# Boosting Online Retail Sales
<span id="0"></span>
<hr/>

### Overview
<hr/>

This notebook will aim to boost the sales of an online retailer, applying the predictive approach in all its actions.

As you can imagine, there are several methods to achieve this and each method has pros and cons. This notebook was designed to seek a global analysis that considers different data science techniques and disseminates marketing concepts.

The methods applied in this notebook use a specific combination of data analysis, programming and machine learning, which is divided as follows:
1. [Loading and Checking Data](#1)
2. [Data Preprocessing](#2)
3. [Creating Models](#3)
4. [Conclusion](#4)

The dataset used in this notebook is available from Keaggle at the following link: https://www.kaggle.com/datasets/vijayuv/onlineretail.

### <span id="1"></span>  1. Loading and Checking Data
##### [Return to overview](#0)
<hr/>


In order to make some analysis, we need to set our environment up. To do this, I first imported some modules and read the data. The below output it is possible to view various details about the dataset.
First I start by importing the libraries we will need:

In [30]:
# import libraries
from datetime import datetime, timedelta
import pandas as pd
%matplotlib inline
import matplotlib.pyplot as plt
import numpy as np
import seaborn as sns
#from __future__ import division

#import plotly.plotly as py
import plotly.offline as pyoff
import plotly.graph_objs as go

#initiate visualization library for jupyter notebook 
pyoff.init_notebook_mode()

We read the first lines of the data with the help of pandas, to analyze what information is contained:

In [31]:
tx_data = pd.read_csv('../input/onlineretail/OnlineRetail.csv', encoding='latin1')
tx_data.head(10)

The following is a dataframe that was created to show monthly revenues:

In [32]:
#converting the type of Invoice Date Field from string to datetime.
tx_data['InvoiceDate'] = pd.to_datetime(tx_data['InvoiceDate'])

#creating YearMonth field for the ease of reporting and visualization
tx_data['InvoiceYearMonth'] = tx_data['InvoiceDate'].map(lambda date: 100*date.year + date.month)

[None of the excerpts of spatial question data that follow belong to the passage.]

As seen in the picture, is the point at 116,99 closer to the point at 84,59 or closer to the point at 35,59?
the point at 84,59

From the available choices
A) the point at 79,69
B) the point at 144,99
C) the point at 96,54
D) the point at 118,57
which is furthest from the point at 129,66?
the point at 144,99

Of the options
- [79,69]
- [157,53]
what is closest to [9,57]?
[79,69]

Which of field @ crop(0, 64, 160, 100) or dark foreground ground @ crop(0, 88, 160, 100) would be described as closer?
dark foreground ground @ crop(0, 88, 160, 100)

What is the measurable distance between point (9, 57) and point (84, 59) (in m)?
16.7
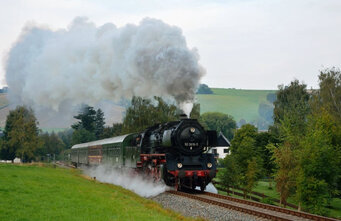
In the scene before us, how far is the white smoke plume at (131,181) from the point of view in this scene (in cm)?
2350

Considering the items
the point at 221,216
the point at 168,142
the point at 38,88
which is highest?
the point at 38,88

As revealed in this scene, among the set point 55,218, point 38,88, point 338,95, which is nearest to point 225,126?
point 338,95

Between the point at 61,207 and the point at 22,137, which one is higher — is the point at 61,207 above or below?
below

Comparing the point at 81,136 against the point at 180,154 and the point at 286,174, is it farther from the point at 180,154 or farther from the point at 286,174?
the point at 180,154

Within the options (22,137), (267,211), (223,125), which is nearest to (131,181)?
(267,211)

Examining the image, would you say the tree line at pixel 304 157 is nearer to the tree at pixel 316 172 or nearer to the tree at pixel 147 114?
the tree at pixel 316 172

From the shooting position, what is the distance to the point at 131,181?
28.2 m

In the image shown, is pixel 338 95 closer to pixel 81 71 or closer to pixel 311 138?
pixel 311 138

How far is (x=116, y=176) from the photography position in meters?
33.2

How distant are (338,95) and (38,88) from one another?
3097cm

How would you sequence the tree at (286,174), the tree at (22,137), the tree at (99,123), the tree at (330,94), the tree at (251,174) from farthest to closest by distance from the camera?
the tree at (99,123) → the tree at (22,137) → the tree at (330,94) → the tree at (251,174) → the tree at (286,174)

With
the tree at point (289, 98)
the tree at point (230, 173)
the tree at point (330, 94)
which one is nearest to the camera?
the tree at point (230, 173)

#calculate Revenue for each row and create a new dataframe with YearMonth - Revenue columns
tx_data['Revenue'] = tx_data['UnitPrice'] * tx_data['Quantity']
tx_revenue = tx_data.groupby(['InvoiceYearMonth'])['Revenue'].sum().reset_index()
tx_revenue

A graph was created below that shows the evolution of monthly revenue over the months. It shows that there has been an increase in recent months.

In [33]:
#X and Y axis inputs for Plotly graph. We use Scatter for line graphs
plot_data = [
    go.Scatter(
        x=tx_revenue['InvoiceYearMonth'],
        y=tx_revenue['Revenue'],
    )
]

plot_layout = go.Layout(
        xaxis={"type": "category"},
        title='Montly Revenue'
    )
fig = go.Figure(data=plot_data, layout=plot_layout)
pyoff.iplot(fig)

Now we need to find out what the Monthly Revenue Growth Rate is.

In [34]:
#using pct_change() function to see monthly percentage change
tx_revenue['MonthlyGrowth'] = tx_revenue['Revenue'].pct_change()

#showing first 5 rows
tx_revenue.head()

#visualization - line graph
plot_data = [
    go.Scatter(
        x=tx_revenue.query("InvoiceYearMonth < 201112")['InvoiceYearMonth'],
        y=tx_revenue.query("InvoiceYearMonth < 201112")['MonthlyGrowth'],
    )
]

plot_layout = go.Layout(
        xaxis={"type": "category"},
        title='Montly Growth Rate'
    )

fig = go.Figure(data=plot_data, layout=plot_layout)
pyoff.iplot(fig)

It is possible that in the last month of November there was an increase of 36.5%, but it is possible to observe that there were months in which there was an increase in revenue, as well as a decrease in revenue. Now it is important to make a deeper assessment to identify what were the reasons for these negative oscillations.